I also knew from a very early age I wanted to work in radio. I loved the intimacy of the medium and the connection made between host and listener. I was drawn in by its ability to entertain, inform, and communicate on a mass scale. Radio still is a powerful and vibrant tool, teaching skills that can be useful across a number of professions.
My career has taken me from a music-based format at my college station to sports radio in Chicago to news and talk in Rockford. I’ve interviewed rock stars at concert venues, sports legends at the Super Bowl and Spring Training, and powerful political figures and thinkers on the phone and at Radio Rows throughout the country.
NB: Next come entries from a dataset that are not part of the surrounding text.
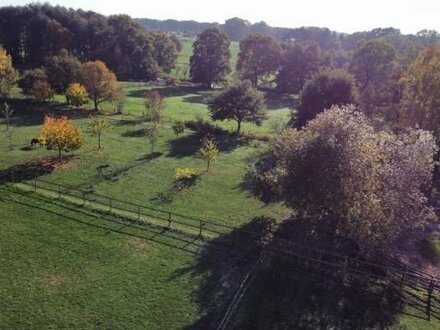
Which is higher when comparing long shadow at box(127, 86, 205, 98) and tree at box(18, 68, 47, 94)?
tree at box(18, 68, 47, 94)

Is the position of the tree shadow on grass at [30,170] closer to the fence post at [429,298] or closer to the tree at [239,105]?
the tree at [239,105]

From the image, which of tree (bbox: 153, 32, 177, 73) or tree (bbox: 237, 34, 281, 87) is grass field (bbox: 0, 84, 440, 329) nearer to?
tree (bbox: 237, 34, 281, 87)

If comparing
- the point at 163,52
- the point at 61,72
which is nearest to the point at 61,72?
the point at 61,72

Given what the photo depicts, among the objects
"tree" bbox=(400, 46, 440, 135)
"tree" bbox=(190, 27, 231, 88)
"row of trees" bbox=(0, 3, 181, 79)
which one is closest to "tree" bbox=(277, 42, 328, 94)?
"tree" bbox=(190, 27, 231, 88)

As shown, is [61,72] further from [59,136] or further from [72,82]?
[59,136]

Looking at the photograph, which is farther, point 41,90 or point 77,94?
point 41,90

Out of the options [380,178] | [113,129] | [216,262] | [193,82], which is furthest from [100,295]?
[193,82]

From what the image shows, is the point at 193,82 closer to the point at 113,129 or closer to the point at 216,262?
the point at 113,129
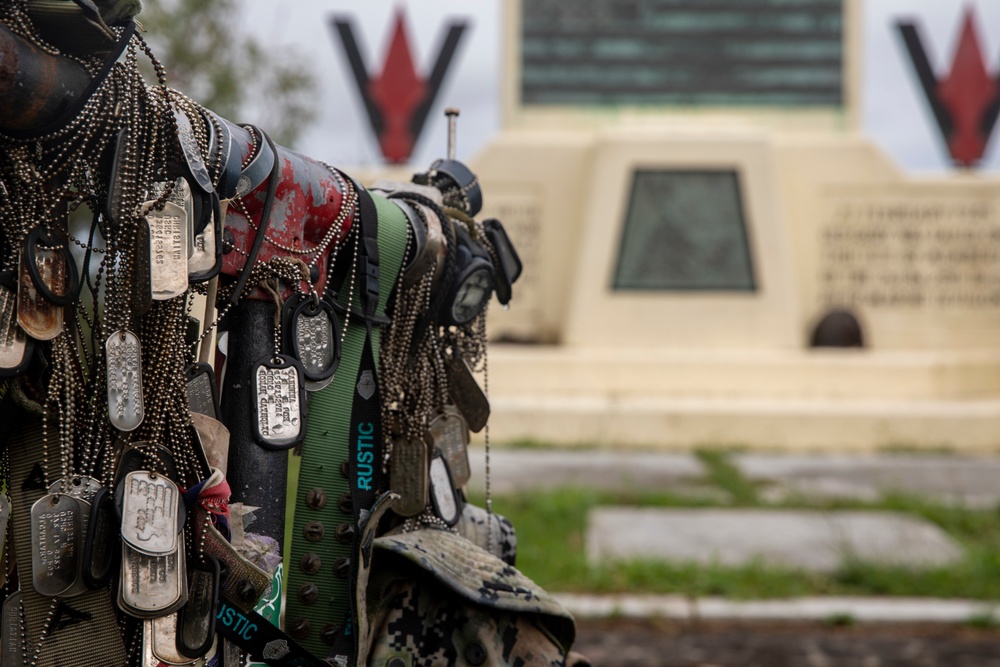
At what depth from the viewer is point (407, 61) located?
31.9ft

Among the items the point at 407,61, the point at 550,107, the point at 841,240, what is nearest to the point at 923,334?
the point at 841,240

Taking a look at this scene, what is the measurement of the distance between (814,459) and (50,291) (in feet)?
20.2

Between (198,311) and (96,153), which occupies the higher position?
(96,153)

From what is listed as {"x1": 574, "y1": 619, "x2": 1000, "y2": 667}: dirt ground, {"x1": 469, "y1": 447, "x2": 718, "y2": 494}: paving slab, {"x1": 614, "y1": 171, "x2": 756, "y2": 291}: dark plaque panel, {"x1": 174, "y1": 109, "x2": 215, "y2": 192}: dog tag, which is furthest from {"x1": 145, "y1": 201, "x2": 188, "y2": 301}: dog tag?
{"x1": 614, "y1": 171, "x2": 756, "y2": 291}: dark plaque panel

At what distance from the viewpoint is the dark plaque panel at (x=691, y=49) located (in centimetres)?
842

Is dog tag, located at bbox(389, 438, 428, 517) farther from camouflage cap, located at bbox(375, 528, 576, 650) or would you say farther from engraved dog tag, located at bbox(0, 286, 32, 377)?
engraved dog tag, located at bbox(0, 286, 32, 377)

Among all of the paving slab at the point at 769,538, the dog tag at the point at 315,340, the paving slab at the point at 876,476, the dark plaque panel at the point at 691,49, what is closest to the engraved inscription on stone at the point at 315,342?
the dog tag at the point at 315,340

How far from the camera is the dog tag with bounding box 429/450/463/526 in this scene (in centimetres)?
134

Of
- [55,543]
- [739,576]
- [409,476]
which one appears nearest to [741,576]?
[739,576]

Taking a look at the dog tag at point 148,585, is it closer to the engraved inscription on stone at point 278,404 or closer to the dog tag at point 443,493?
the engraved inscription on stone at point 278,404

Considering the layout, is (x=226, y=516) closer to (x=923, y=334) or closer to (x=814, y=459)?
(x=814, y=459)

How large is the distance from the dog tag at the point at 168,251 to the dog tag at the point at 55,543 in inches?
8.2

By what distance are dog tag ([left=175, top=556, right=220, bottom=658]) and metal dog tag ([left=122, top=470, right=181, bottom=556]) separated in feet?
0.22

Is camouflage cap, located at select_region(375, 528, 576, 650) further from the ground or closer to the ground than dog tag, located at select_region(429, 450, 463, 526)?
closer to the ground
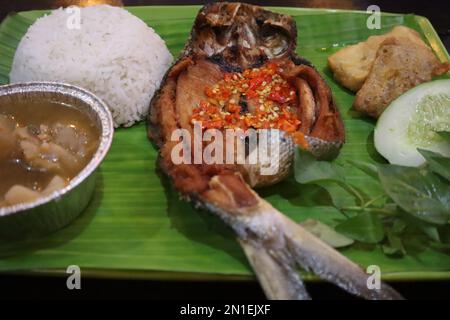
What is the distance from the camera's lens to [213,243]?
2990 mm

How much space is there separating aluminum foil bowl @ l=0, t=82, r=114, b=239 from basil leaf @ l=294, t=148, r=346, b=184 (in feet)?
3.88

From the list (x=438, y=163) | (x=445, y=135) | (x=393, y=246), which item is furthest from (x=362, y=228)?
(x=445, y=135)

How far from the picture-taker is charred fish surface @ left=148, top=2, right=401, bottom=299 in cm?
255

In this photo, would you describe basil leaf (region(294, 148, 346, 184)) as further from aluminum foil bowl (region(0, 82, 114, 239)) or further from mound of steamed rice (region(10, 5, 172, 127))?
mound of steamed rice (region(10, 5, 172, 127))

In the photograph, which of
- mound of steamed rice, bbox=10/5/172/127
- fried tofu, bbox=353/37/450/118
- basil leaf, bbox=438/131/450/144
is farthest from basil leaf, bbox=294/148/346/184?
mound of steamed rice, bbox=10/5/172/127

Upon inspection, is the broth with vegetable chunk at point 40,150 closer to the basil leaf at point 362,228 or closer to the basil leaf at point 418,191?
the basil leaf at point 362,228

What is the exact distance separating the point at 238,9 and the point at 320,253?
8.00ft

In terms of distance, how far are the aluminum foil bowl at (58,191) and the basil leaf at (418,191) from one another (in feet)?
5.68

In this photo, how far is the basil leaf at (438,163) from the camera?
9.88 feet

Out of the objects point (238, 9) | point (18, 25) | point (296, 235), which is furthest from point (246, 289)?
point (18, 25)

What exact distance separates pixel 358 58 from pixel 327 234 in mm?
1933

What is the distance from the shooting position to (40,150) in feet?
9.77

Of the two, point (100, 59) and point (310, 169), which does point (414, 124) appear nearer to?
point (310, 169)

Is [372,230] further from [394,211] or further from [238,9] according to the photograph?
[238,9]
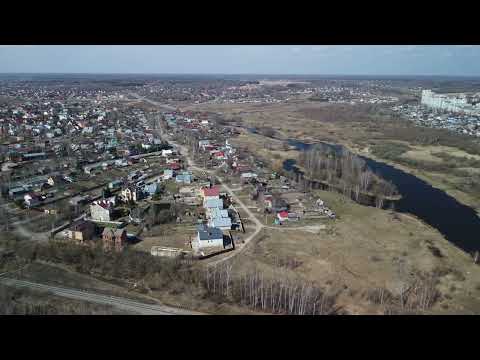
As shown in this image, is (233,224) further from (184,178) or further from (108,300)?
(184,178)

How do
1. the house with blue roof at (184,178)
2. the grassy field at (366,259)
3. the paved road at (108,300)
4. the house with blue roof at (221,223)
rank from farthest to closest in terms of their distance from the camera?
the house with blue roof at (184,178), the house with blue roof at (221,223), the grassy field at (366,259), the paved road at (108,300)

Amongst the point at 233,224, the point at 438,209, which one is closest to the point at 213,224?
the point at 233,224

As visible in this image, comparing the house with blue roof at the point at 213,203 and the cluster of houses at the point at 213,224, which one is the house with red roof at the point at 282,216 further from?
the house with blue roof at the point at 213,203

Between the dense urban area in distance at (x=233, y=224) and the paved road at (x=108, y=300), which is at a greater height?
the dense urban area in distance at (x=233, y=224)

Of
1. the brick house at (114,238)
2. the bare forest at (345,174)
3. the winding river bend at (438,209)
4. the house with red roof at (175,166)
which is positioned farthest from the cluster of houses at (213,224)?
the winding river bend at (438,209)

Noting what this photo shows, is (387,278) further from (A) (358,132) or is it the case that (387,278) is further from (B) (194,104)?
(B) (194,104)

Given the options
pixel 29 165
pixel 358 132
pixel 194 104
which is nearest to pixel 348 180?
pixel 358 132

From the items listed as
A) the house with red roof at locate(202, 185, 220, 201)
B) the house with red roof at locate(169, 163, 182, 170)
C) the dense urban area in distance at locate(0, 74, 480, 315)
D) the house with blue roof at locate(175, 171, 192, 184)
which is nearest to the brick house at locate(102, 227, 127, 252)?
the dense urban area in distance at locate(0, 74, 480, 315)
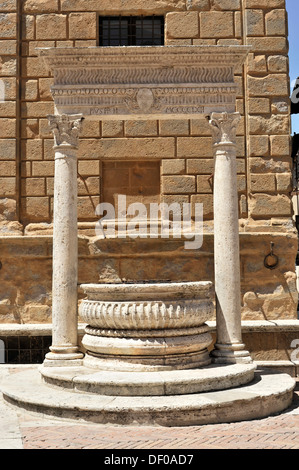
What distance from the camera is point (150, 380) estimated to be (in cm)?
625

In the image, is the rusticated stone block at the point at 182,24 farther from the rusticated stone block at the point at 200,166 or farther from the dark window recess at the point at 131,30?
the rusticated stone block at the point at 200,166

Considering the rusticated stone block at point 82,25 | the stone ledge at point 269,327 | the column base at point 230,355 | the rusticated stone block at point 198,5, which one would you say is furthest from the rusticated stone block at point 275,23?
the column base at point 230,355

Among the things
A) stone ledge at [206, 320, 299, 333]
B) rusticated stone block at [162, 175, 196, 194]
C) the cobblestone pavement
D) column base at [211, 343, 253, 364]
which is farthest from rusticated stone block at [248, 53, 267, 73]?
the cobblestone pavement

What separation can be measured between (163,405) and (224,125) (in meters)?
3.95

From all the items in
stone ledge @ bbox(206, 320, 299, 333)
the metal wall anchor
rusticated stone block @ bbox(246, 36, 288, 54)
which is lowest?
stone ledge @ bbox(206, 320, 299, 333)

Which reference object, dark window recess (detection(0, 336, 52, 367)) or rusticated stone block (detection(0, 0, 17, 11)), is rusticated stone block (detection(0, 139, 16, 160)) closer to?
rusticated stone block (detection(0, 0, 17, 11))

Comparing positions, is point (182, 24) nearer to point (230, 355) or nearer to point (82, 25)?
point (82, 25)

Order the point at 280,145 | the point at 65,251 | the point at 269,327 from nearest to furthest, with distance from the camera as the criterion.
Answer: the point at 65,251 → the point at 269,327 → the point at 280,145

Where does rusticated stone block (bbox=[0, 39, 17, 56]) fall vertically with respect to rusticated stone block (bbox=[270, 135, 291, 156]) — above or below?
above

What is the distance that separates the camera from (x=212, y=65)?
7723mm

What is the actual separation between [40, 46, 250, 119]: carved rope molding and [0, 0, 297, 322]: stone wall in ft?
8.25

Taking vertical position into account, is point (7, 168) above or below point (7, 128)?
below

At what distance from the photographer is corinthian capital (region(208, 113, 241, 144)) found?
768cm

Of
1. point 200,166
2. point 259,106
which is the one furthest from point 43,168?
point 259,106
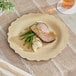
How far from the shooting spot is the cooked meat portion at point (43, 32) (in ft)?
4.64

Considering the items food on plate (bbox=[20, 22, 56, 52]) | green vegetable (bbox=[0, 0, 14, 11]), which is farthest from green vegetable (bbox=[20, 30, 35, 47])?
green vegetable (bbox=[0, 0, 14, 11])

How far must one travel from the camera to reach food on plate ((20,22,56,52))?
1402 mm

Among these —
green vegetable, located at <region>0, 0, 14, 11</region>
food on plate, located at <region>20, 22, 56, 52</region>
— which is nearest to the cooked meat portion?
food on plate, located at <region>20, 22, 56, 52</region>

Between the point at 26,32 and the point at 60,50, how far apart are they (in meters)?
0.19

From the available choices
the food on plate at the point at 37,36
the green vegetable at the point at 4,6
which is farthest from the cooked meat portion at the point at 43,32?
the green vegetable at the point at 4,6

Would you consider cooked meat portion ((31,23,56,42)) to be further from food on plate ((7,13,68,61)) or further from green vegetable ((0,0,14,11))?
green vegetable ((0,0,14,11))

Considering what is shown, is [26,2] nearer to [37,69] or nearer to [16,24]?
[16,24]

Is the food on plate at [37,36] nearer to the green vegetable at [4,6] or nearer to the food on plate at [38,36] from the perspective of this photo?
the food on plate at [38,36]

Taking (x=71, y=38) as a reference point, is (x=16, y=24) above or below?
above

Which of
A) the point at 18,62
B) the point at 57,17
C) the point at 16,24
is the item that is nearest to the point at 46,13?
the point at 57,17

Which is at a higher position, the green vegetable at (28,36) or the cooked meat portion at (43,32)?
the green vegetable at (28,36)

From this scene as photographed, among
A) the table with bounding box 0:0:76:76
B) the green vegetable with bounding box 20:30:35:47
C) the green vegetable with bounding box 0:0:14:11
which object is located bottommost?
the table with bounding box 0:0:76:76

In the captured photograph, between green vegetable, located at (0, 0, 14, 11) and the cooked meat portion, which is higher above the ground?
green vegetable, located at (0, 0, 14, 11)

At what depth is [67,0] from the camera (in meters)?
1.58
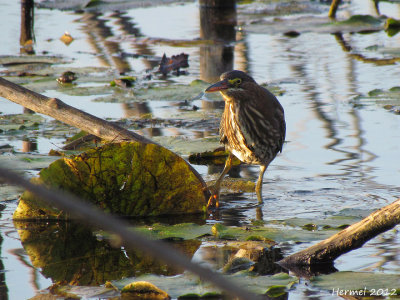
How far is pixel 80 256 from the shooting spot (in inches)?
142

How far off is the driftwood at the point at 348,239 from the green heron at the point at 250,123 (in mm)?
1606

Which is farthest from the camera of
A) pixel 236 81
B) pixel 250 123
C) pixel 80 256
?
pixel 250 123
What I’ve learned is being a good broadcaster is so much more than having the requisite technical training. It’s just as important to have knowledge about the world around you — to know what has happened in the past and why it matters today. It’s practicing the art of the interview and staying sharp rhetorically. It’s having keen insights on what people are interested in and how to make information and arguments relatable to a wide audience. We focus on all that and more at Hillsdale and WRFH.
I’m a broadcaster by trade, so I continue to stay active in the industry. I frequently fill-in on the Illinois-based Michael Koolidge Show, the Michigan-based Steve Gruber Show, and host multiple podcasts for Hillsdale College and National Review. This gives me real-world and real-time examples to bring into the classroom and keeps me in touch with professional contacts who could benefit our students down the road.
My wife and I live in Hillsdale with our two children. I’m originally from the Chicago area and remain a die-hard fan of the Chicago White Sox and Chicago Bears. I once participated in a “Slam Dunk” contest on the floor of the old Chicago Stadium during halftime of a Bulls game (I lost).